Final Answer: The dimensions of the rectangle are \(\boxed{\frac{7}{2} \, \text{yd}}\) by \(\boxed{18 \, \text{yd}}\).

Steps

Step 1 :Let's denote the width of the rectangle as \(w\) and the length as \(l\). We know that the area \(A\) of a rectangle is given by the formula \(A = l \times w\). We are given that \(A = 63 \, \text{yd}^{2}\) and \(l = 2w + 11 \, \text{yd}\).

Step 2 :We can substitute the equation for \(l\) into the equation for \(A\) to get a quadratic equation in terms of \(w\): \(w(2w + 11) = 63\).

Step 3 :Solving this quadratic equation, we find two solutions for \(w\): -9 and \(\frac{7}{2}\).
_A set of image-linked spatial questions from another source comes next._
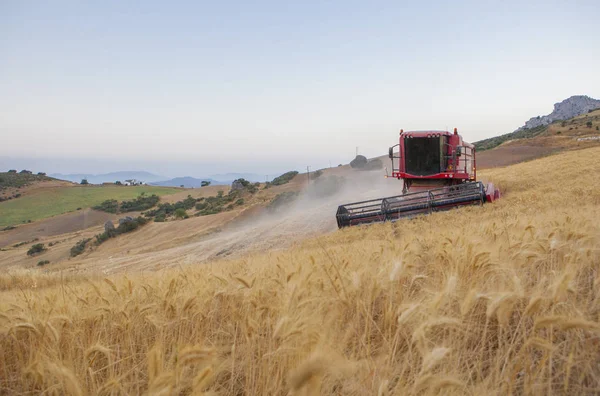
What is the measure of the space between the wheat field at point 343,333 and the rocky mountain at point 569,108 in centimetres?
14981

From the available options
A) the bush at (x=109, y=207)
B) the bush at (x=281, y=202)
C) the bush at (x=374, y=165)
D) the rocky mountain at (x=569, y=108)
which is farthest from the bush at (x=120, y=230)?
the rocky mountain at (x=569, y=108)

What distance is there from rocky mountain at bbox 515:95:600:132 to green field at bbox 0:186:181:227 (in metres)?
131

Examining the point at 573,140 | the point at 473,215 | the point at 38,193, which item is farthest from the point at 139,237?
the point at 38,193

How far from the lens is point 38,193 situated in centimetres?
8219

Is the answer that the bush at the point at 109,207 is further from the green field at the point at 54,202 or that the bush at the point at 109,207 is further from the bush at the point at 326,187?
the bush at the point at 326,187

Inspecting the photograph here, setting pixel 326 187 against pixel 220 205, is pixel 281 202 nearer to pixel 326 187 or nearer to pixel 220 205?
pixel 326 187

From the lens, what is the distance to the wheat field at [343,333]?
1.72 m

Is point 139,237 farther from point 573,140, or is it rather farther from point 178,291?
point 573,140

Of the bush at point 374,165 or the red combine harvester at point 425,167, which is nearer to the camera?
the red combine harvester at point 425,167

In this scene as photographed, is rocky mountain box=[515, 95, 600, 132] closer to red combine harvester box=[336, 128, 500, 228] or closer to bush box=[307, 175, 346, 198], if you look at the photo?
bush box=[307, 175, 346, 198]

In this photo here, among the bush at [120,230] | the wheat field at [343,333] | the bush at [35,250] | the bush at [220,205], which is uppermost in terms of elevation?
the wheat field at [343,333]

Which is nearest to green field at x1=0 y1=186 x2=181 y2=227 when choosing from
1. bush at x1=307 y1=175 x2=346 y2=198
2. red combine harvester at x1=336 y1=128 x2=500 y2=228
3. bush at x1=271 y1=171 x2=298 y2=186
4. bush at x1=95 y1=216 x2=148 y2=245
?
bush at x1=271 y1=171 x2=298 y2=186

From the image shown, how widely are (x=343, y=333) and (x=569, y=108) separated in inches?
6581

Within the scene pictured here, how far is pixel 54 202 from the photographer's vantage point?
75.9 metres
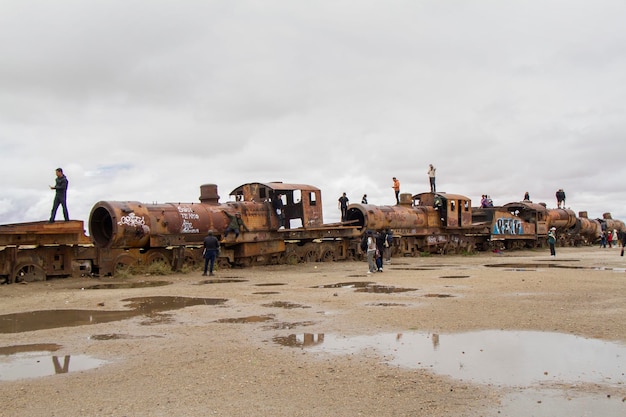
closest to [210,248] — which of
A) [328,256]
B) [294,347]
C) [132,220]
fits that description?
[132,220]

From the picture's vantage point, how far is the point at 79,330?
8.99 metres

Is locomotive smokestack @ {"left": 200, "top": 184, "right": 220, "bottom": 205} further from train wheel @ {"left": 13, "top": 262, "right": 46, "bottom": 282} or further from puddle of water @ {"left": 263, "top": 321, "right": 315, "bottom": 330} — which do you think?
puddle of water @ {"left": 263, "top": 321, "right": 315, "bottom": 330}

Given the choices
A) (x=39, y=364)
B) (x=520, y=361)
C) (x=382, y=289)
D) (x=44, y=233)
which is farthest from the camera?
(x=44, y=233)

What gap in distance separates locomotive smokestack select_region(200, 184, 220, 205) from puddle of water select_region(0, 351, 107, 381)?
14.8 meters

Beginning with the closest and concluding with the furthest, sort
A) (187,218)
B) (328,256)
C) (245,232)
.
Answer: (187,218)
(245,232)
(328,256)

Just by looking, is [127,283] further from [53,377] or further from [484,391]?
[484,391]

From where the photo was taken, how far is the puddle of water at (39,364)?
6.39m

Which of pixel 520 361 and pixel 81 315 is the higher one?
pixel 81 315

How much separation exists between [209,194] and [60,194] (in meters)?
6.20

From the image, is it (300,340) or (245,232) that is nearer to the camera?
(300,340)

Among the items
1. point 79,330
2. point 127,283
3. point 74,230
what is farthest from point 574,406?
point 74,230

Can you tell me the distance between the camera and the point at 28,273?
16703 mm

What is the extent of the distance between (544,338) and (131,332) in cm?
605

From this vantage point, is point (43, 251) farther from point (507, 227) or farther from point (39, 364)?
point (507, 227)
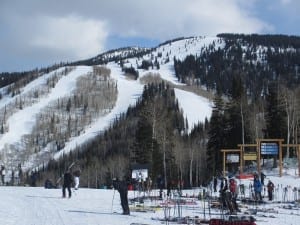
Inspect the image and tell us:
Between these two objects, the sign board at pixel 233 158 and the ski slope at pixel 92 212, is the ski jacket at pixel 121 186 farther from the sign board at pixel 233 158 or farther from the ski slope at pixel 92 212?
the sign board at pixel 233 158

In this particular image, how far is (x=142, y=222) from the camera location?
2184cm

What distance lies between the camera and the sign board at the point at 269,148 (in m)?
44.8

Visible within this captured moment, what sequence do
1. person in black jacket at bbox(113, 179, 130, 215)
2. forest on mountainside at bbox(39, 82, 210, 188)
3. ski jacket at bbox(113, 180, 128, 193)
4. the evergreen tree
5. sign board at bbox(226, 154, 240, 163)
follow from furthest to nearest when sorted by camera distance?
the evergreen tree
forest on mountainside at bbox(39, 82, 210, 188)
sign board at bbox(226, 154, 240, 163)
ski jacket at bbox(113, 180, 128, 193)
person in black jacket at bbox(113, 179, 130, 215)

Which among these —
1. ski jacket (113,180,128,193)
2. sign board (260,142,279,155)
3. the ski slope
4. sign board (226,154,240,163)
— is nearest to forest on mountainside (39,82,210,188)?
ski jacket (113,180,128,193)

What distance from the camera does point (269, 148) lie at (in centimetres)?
4491

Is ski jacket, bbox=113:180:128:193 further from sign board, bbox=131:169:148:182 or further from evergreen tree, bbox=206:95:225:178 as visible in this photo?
evergreen tree, bbox=206:95:225:178

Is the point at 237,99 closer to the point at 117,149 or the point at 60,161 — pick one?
the point at 117,149

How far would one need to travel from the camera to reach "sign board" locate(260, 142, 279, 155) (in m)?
44.8

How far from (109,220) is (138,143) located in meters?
47.4

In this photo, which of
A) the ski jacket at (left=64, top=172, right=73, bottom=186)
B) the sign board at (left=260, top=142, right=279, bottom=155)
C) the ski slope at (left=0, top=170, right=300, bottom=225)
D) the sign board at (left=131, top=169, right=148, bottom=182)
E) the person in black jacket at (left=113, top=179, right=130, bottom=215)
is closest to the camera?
the ski slope at (left=0, top=170, right=300, bottom=225)

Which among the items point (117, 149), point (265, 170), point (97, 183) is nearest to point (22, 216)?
point (265, 170)

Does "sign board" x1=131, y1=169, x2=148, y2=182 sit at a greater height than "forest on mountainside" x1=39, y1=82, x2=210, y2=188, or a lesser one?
lesser

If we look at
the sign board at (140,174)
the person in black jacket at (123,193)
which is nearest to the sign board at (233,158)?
the sign board at (140,174)

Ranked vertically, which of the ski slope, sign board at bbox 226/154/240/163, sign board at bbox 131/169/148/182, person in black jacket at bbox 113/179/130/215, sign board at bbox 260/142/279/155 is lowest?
the ski slope
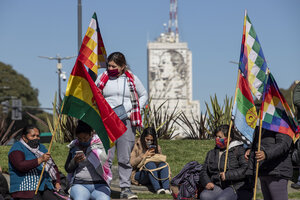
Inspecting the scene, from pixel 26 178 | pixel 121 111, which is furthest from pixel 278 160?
pixel 26 178

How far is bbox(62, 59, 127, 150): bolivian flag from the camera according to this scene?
714 cm

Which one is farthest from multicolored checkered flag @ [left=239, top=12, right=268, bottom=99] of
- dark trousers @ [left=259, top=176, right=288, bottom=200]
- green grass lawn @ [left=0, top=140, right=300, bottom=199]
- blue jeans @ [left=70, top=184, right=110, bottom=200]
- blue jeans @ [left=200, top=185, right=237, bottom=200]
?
green grass lawn @ [left=0, top=140, right=300, bottom=199]

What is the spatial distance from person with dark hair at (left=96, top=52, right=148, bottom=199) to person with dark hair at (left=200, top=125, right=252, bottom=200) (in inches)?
55.8

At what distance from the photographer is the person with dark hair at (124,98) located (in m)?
8.79

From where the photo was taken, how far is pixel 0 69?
209 feet

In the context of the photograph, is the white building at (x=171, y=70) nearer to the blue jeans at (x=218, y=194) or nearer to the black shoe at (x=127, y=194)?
the black shoe at (x=127, y=194)

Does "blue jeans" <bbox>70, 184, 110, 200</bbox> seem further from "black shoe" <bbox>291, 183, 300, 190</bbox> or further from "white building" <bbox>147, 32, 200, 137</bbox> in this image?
"white building" <bbox>147, 32, 200, 137</bbox>

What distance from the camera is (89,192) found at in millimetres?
7078

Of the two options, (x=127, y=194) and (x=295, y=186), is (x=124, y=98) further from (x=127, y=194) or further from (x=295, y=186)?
(x=295, y=186)

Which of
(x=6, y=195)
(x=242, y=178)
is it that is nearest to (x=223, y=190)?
(x=242, y=178)

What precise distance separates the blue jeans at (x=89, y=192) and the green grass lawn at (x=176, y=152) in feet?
14.2

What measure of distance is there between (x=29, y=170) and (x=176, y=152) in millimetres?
5813

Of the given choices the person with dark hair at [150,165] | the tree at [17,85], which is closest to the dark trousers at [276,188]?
the person with dark hair at [150,165]

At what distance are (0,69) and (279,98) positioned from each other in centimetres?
5836
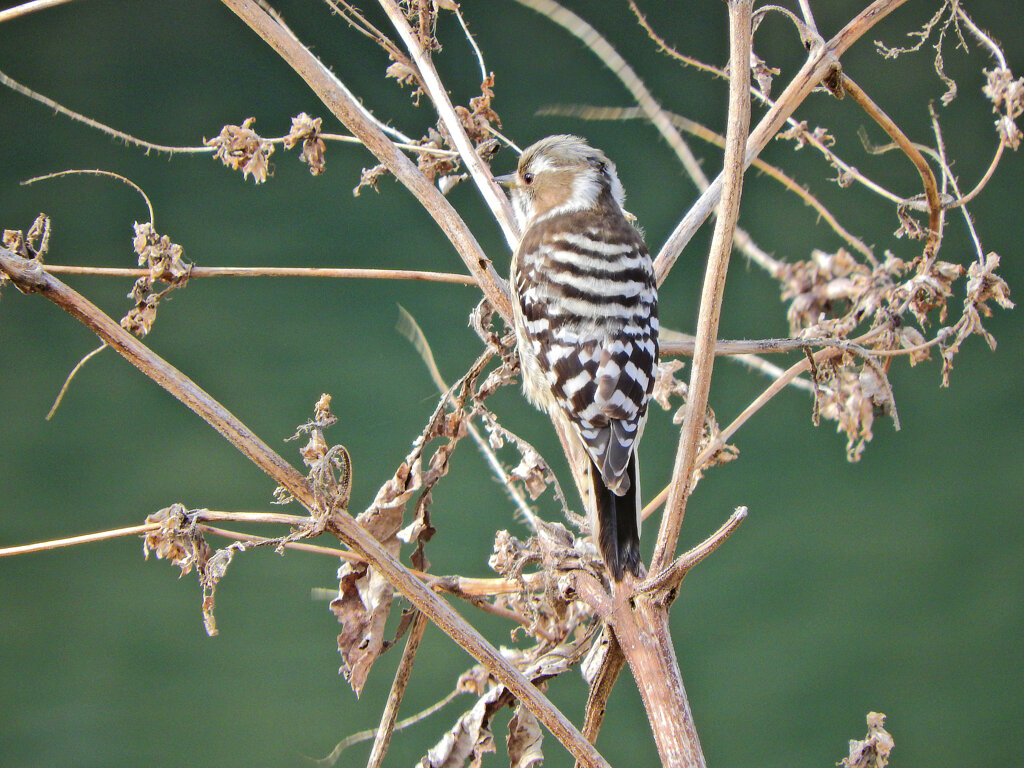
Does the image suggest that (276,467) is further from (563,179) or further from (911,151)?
(563,179)

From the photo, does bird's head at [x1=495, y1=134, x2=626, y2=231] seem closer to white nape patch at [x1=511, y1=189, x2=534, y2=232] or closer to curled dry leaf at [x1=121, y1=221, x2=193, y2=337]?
white nape patch at [x1=511, y1=189, x2=534, y2=232]

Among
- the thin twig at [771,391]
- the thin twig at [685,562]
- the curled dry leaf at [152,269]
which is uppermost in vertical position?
the curled dry leaf at [152,269]

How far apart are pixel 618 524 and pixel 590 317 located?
0.59 meters

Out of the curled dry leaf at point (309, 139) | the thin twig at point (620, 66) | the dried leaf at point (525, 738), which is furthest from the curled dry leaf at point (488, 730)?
the curled dry leaf at point (309, 139)

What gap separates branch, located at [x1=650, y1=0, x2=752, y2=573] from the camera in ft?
3.06

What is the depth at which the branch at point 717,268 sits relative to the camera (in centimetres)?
93

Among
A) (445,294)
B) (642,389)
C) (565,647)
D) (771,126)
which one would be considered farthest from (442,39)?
(565,647)

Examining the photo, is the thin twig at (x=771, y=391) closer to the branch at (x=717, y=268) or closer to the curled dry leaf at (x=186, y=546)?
the branch at (x=717, y=268)

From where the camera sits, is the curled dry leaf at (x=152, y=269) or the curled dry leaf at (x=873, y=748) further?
the curled dry leaf at (x=152, y=269)

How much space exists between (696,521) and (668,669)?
2.07 metres

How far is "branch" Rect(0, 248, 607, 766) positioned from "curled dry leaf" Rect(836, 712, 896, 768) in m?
0.39

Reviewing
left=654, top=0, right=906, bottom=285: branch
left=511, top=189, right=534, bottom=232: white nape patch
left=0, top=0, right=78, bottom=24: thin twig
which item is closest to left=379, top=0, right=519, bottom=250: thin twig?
left=654, top=0, right=906, bottom=285: branch

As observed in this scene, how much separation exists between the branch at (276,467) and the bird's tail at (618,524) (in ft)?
0.68

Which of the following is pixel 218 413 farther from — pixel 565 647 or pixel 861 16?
pixel 861 16
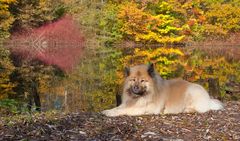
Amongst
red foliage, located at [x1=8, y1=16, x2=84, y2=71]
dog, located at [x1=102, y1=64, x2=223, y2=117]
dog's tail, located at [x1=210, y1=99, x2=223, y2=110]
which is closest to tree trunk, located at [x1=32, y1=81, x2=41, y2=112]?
dog, located at [x1=102, y1=64, x2=223, y2=117]

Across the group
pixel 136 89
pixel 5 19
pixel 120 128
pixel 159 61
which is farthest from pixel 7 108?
pixel 5 19

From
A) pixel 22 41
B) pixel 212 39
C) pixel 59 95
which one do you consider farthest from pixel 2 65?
pixel 212 39

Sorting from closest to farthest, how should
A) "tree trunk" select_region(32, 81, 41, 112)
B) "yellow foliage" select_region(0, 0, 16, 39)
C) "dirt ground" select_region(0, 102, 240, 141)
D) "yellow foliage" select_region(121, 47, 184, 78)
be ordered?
"dirt ground" select_region(0, 102, 240, 141)
"tree trunk" select_region(32, 81, 41, 112)
"yellow foliage" select_region(121, 47, 184, 78)
"yellow foliage" select_region(0, 0, 16, 39)

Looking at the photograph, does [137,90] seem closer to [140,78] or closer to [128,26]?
[140,78]

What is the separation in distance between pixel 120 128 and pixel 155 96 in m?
1.82

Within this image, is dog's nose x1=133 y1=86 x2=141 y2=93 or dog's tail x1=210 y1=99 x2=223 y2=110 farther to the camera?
dog's tail x1=210 y1=99 x2=223 y2=110

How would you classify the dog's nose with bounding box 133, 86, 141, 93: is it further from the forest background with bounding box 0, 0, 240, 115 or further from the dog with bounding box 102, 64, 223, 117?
the forest background with bounding box 0, 0, 240, 115

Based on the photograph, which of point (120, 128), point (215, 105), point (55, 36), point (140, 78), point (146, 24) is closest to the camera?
point (120, 128)

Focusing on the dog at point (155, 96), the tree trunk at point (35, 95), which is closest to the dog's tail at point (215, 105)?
the dog at point (155, 96)

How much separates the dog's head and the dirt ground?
0.51 m

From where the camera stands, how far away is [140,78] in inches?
291

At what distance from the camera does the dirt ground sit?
5.57 m

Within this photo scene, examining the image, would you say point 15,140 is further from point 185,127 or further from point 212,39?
point 212,39

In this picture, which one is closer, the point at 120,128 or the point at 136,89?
the point at 120,128
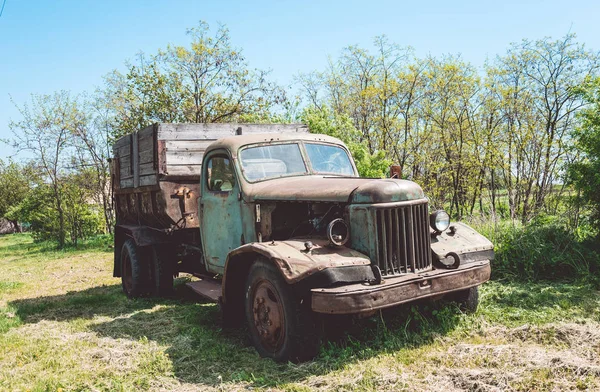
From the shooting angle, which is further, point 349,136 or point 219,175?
point 349,136

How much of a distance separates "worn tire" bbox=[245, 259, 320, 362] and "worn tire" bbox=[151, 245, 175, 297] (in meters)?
3.10

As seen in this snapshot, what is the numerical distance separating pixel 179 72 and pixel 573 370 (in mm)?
16000

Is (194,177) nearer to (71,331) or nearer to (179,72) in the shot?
Answer: (71,331)

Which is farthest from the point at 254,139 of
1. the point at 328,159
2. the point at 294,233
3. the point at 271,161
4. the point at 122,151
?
the point at 122,151

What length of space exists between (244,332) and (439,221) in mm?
Answer: 2296

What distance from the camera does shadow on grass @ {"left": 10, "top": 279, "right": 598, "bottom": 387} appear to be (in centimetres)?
401

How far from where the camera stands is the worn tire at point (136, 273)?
7398 millimetres

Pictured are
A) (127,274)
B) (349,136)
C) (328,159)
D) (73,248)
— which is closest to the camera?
(328,159)

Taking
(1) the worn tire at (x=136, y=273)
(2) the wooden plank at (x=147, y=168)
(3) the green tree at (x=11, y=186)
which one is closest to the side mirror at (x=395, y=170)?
(2) the wooden plank at (x=147, y=168)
However, the width of a rectangle cannot be negative, so we discard the solution -9.

Step 4 :Therefore, the width of the rectangle is \(\frac{7}{2}\) yards. Substituting this value into the equation for \(l\), we find that the length of the rectangle is 18 yards.

Step 5 :Final Answer: The dimensions of the rectangle are \(\boxed{\frac{7}{2} \, \text{yd}}\) by \(\boxed{18 \, \text{yd}}\).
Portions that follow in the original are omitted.